**Источник**.
━━━━━━━━
Описание Крыма и черноморского берега до устья Дуная отмечено теми же чертами, что и описание Боспора: данные древних периплов Страбон весьма обильно разбавляет сведениями, заимствованными из описаний истории Митридатовых войн, с прямыми ссылками на Посидония и Аполлонида при описании Крыма (VII, 4, 3). Наряду с деталями географическими и этнографическими Страбон сообщает целый ряд фактов из истории Крыма в эпоху Митридата VI, параллели которым содержатся в эпиграфическом[53] декрете херсонесцев в честь понтийского полководца Диофанта, а также в Херсонской присяге. При описании устья реки Тиры Страбон (VII, 3, 16) упоминает о Неоптолемовой башне, названной так, видимо, по имени Митридатова полководца Неоптолема, о котором Страбон далее говорит в связи со сражениями его с боспоранами в Керченском проливе, ведшимися летом на море, а зимой на льду (VII, 3, 18).
━━━━━━━━
**Задание A**.
Верните весь источник дословно, ничего не меняя.

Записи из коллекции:
━━━━━━━━
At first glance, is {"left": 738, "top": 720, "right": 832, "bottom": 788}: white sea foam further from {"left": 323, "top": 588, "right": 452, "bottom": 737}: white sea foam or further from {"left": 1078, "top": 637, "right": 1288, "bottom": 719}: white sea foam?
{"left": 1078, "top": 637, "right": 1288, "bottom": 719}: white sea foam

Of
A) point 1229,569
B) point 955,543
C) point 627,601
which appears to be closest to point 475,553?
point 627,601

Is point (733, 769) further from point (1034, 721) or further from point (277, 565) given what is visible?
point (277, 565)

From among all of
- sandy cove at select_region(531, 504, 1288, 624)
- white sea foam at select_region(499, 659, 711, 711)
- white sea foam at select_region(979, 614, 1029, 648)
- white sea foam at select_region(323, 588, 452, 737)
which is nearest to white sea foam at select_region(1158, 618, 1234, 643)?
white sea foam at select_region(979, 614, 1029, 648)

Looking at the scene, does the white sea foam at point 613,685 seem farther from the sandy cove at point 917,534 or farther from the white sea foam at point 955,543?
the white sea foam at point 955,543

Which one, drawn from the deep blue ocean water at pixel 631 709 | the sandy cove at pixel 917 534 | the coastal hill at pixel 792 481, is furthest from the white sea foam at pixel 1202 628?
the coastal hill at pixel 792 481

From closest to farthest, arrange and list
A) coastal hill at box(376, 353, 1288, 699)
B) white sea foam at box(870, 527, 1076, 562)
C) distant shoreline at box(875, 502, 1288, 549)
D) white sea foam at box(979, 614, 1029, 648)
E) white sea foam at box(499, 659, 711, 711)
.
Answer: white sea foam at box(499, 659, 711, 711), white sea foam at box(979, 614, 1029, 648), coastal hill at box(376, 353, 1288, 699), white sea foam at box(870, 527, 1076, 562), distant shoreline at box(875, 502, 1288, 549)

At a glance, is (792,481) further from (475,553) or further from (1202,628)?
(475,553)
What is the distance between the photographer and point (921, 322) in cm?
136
━━━━━━━━
**Задание B**.
Найдите в перечне все строки, где встречается строка «bottom», и перепишите их, пожалуйста.

**Ответ A**.
Описание Крыма и черноморского берега до устья Дуная отмечено теми же чертами, что и описание Боспора: данные древних периплов Страбон весьма обильно разбавляет сведениями, заимствованными из описаний истории Митридатовых войн, с прямыми ссылками на Посидония и Аполлонида при описании Крыма (VII, 4, 3). Наряду с деталями географическими и этнографическими Страбон сообщает целый ряд фактов из истории Крыма в эпоху Митридата VI, параллели которым содержатся в эпиграфическом[53] декрете херсонесцев в честь понтийского полководца Диофанта, а также в Херсонской присяге. При описании устья реки Тиры Страбон (VII, 3, 16) упоминает о Неоптолемовой башне, названной так, видимо, по имени Митридатова полководца Неоптолема, о котором Страбон далее говорит в связи со сражениями его с боспоранами в Керченском проливе, ведшимися летом на море, а зимой на льду (VII, 3, 18).

**Ответ B**.
At first glance, is {"left": 738, "top": 720, "right": 832, "bottom": 788}: white sea foam further from {"left": 323, "top": 588, "right": 452, "bottom": 737}: white sea foam or further from {"left": 1078, "top": 637, "right": 1288, "bottom": 719}: white sea foam?
{"left": 1078, "top": 637, "right": 1288, "bottom": 719}: white sea foam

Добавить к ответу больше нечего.